● **GIVEN REQUEST**
Output all of the material below verbatim, reproducing every line without any change.

========

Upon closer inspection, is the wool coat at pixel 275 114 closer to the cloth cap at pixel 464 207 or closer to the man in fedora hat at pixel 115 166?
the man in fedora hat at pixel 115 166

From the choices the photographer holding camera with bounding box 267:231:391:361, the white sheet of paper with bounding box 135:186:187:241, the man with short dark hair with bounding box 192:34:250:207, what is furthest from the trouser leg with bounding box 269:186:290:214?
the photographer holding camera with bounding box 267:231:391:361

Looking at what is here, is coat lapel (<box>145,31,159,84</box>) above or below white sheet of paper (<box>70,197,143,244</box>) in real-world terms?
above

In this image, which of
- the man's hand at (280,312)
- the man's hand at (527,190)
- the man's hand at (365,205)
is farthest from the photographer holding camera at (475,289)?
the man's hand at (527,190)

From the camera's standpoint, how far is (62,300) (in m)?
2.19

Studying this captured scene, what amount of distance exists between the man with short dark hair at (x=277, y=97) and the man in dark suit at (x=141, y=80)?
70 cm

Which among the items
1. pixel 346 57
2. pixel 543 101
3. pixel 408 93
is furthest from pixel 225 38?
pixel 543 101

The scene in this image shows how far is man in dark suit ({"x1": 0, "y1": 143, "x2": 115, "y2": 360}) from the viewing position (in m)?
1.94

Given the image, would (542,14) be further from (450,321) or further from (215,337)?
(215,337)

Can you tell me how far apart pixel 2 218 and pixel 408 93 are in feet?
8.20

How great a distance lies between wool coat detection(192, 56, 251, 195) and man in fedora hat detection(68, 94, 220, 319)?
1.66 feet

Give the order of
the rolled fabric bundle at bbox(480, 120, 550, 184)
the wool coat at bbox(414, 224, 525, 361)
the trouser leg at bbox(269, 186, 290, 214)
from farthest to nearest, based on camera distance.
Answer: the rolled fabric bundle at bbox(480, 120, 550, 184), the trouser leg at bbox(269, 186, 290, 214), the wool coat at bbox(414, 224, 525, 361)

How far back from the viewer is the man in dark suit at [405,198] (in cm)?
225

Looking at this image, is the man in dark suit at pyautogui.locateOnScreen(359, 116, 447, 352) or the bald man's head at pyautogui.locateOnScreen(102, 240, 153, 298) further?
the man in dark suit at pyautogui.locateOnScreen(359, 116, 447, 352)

========

● **SOLUTION TO THIS EXERCISE**
Upon closer inspection, is the wool coat at pixel 275 114 closer to the cloth cap at pixel 464 207 or closer to the man in fedora hat at pixel 115 166?
the man in fedora hat at pixel 115 166

From the choices the photographer holding camera with bounding box 267:231:391:361, the white sheet of paper with bounding box 135:186:187:241, the man with short dark hair with bounding box 192:34:250:207, what is furthest from the trouser leg with bounding box 269:186:290:214?
the photographer holding camera with bounding box 267:231:391:361

Looking at what is here, is coat lapel (<box>145,31,159,84</box>) above or below white sheet of paper (<box>70,197,143,244</box>) in real-world terms?
above

In this image, which of
- the man's hand at (280,312)
- the man's hand at (527,190)
- the man's hand at (365,205)
is farthest from the photographer holding camera at (475,289)?
the man's hand at (527,190)

From the camera's standpoint, how far is (62,300) (in m)?
2.19

Studying this captured scene, what amount of distance exists between the man with short dark hair at (x=277, y=97) and the man in dark suit at (x=141, y=80)?
70 cm

Which among the items
1. pixel 346 57
2. pixel 543 101
3. pixel 408 93
is furthest from pixel 225 38?
pixel 543 101

The scene in this image shows how far is man in dark suit ({"x1": 0, "y1": 143, "x2": 115, "y2": 360}) from the viewing position (in m)?
1.94

Given the image, would (542,14) be further from (450,321) or further from (215,337)?
(215,337)

Can you tell me how far apart pixel 2 218 and pixel 408 93 are in feet?
8.20

How great a distance lies between wool coat detection(192, 56, 251, 195) and man in fedora hat detection(68, 94, 220, 319)?
1.66 feet

Give the order of
the rolled fabric bundle at bbox(480, 120, 550, 184)
the wool coat at bbox(414, 224, 525, 361)
the trouser leg at bbox(269, 186, 290, 214)
from farthest to nearest, based on camera distance.
Answer: the rolled fabric bundle at bbox(480, 120, 550, 184), the trouser leg at bbox(269, 186, 290, 214), the wool coat at bbox(414, 224, 525, 361)

How far back from the viewer is the man in dark suit at [405,198] (in cm)?
225

Looking at this image, is the man in dark suit at pyautogui.locateOnScreen(359, 116, 447, 352) or the bald man's head at pyautogui.locateOnScreen(102, 240, 153, 298) further?
the man in dark suit at pyautogui.locateOnScreen(359, 116, 447, 352)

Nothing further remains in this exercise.